Pacific People’s Health Advisory Group submits video to North American Research Conference
The Pacific People’s Health Advisory Group (PPHAG) created a video submission to deliver a plenary at the 2020 NAPCRG Conference, the conference has since moved its focus to COVID-19, however, we wanted to share their video with you – it is a great view into how and why the group was formed and the work it contributes to.
Supported by Alliance Health Plus, the Pacific Peoples Health Advisory Group (PPHAG) is a health research advisory group made up of members from the Pacific community across a variety of backgrounds and ages. The group provides a way to engage with the Pacific community around new initiatives, care delivery and developing ground-up research questions. It is the only group of its kind in New Zealand.
Established in 2017, the group was formed after AH+ Clinical Director and Manurewa practice GP, Dr Tana Fishman travelled to America with her patient Rose Lamont as a ‘Dyad’, to take part in the Patients and Clinician Engagement (PaCE) Programme through the North American Primary Care Research Group (NAPCRG) in 2016. This initiative brings patients and clinicians together in a forum to help understand and build knowledge of primary care research and health care delivery.
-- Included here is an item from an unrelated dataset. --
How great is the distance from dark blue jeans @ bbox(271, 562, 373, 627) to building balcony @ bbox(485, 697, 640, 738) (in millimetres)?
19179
Following the formation of the PPHAG, Alliance Health Plus formed the ‘Pacific Practice Based Research Network’ (PPBRN). This is a unique network in New Zealand which brings together the community (through PPHAG), practices, the PHO, and university researchers. The purpose is for the community and practices to identify areas of research that are relevant to them. These ideas are then put into research questions with university partners. There is a particular focus on issues that have significant impact on Pacific health outcomes. Research Officers have also been identified in each of the participating practices.
The first research project involving the PPBRN is underway looking at gout prevention and access to medication for Pacific people. The prevalence of gout in Pacific men aged 45 - 64 years is 33% compared to non-Maori, non-Pacific men of the same age group at just 6%. The project was considered imperative by both the community and practices.